Robo2018 hangs out a lot with machines. So much so, that he has extended the friendship to the soccer World Cup underway in Russia.
No, ‘Robo2018’ is not an android. He’s very much human, a statistics graduate who goes by the day name of Alexander Vosseler. He has a day job too. Being a Senior Data Scientist in the Global Claims Analytics department of Allianz Global Corporate & Specialty (AGCS) has its advantages, especially when it comes to betting on the Russia World Cup.
Using the power of data, Vosseler predicts that France will lift the World Cup. He’s hoping to win the "Golden Boot" at the Allianz Prediction Game with Machine Learning, which is an internal prediction game for football-enthusiastic employees.
You’d think that the man who has made it to the second place in the World Cup Prediction Game after the preliminary round would be a football expert. Ironically, Vosseler admits he doesn’t know “anything about football”.
“In my work, I develop machine learning models with which we can, for example, automatically detect fraud cases, calculate the probability of successful recourse from third parties and much more. In principle, I used the same algorithms to predict football matches,” he says.

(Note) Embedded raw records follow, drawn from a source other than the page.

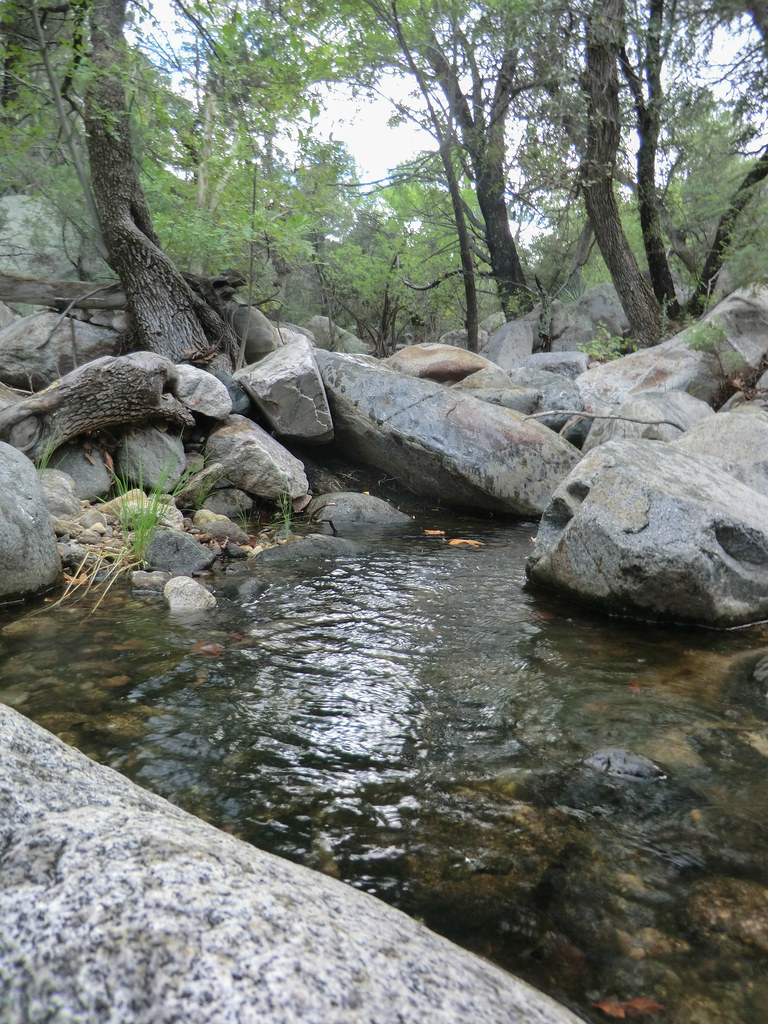 1309 South Fork of Edgar Canyon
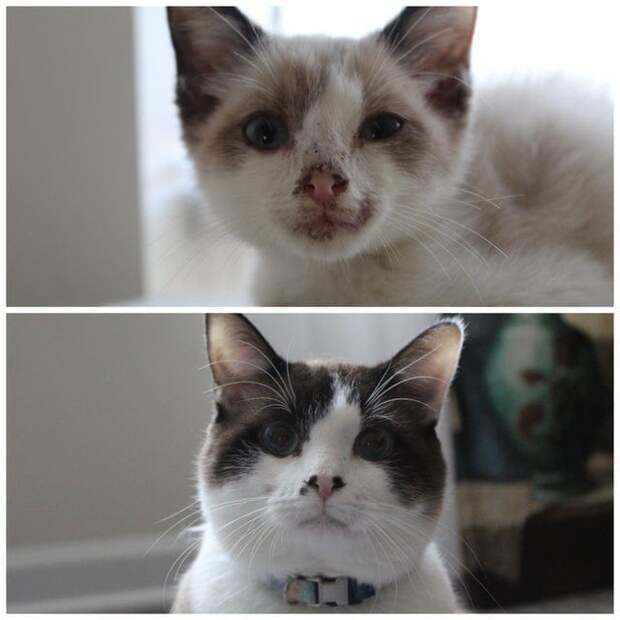 Десять фото котиков, которые сразу изменились в лучшую сторону, когда попали в хорошие руки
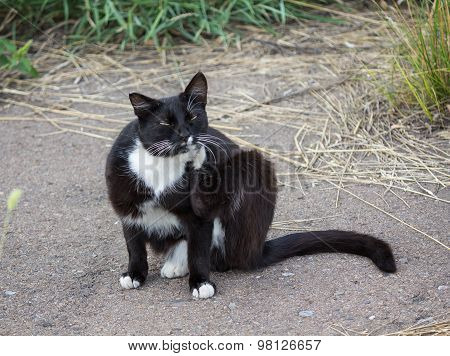 Homeless Cat Scratched Sitting On The Pavement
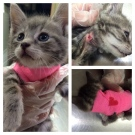 A Windsor kitten is recovering after getting infested with botfly larvae. (Courtesy Windsor/Essex County Humane Society)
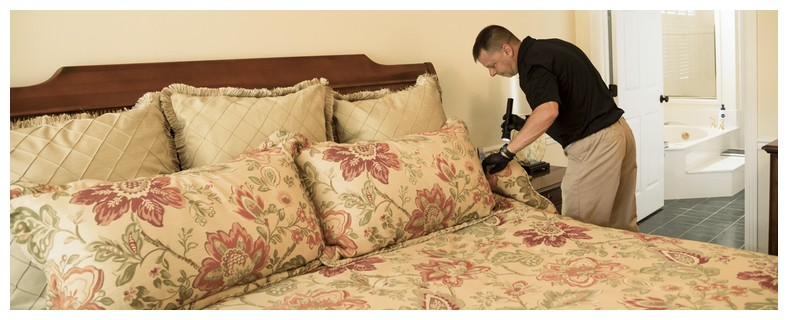How To Kill Bed Bugs With Heat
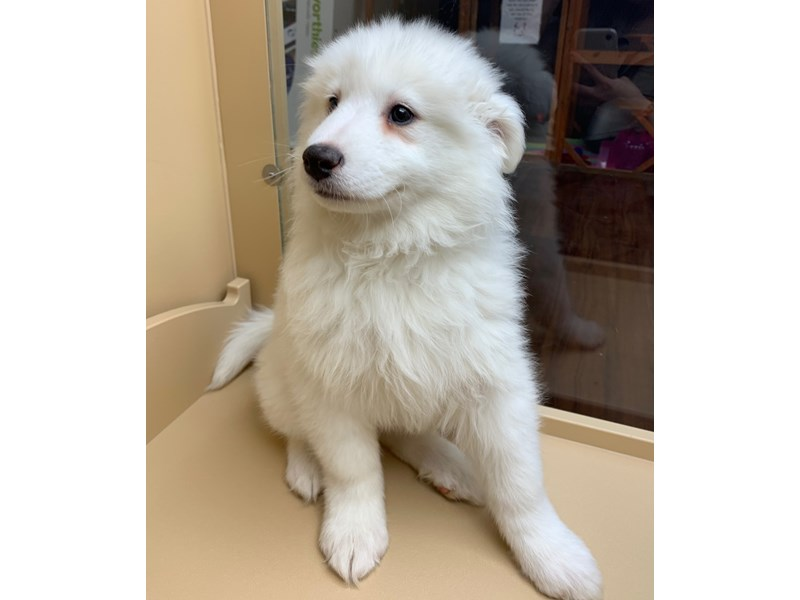 Samoyed-Female-White-2635014-Petland Orlando East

Vosseler explains how the model works: “In a first step, we collected all freely available data that was relevant to us. This, of course, includes all results of the last big tournaments, as well as the friendly matches of the last 10 years.” There on, he created variables to better predict the chances of a win or a draw. Among these variables were the current World Football Elo rating per team, goal differences per match and so on.
Two models that are frequently used in claims were combined to get the predictions. One was a model for predicting the "win/draw/loss" conditions and the second was for predicting goals per team. “Then I waited for ‘Robo2018’ to spit it out.”
Vosseler himself was rather surprised at how reliable the predictions were. “Of course, the machine is not clairvoyant. Here, correlations and patterns are learned on the basis of historical data and made usable for predictions.”
Unfortunately, the robot got Germany’s early ouster wrong. But that’s not surprising. Historical data had nothing to suggest the world champions would face a disappointment. “If Germany had never lost to South Korea and had never been eliminated in the preliminary round, the machine has a hard time predicting this in the end.”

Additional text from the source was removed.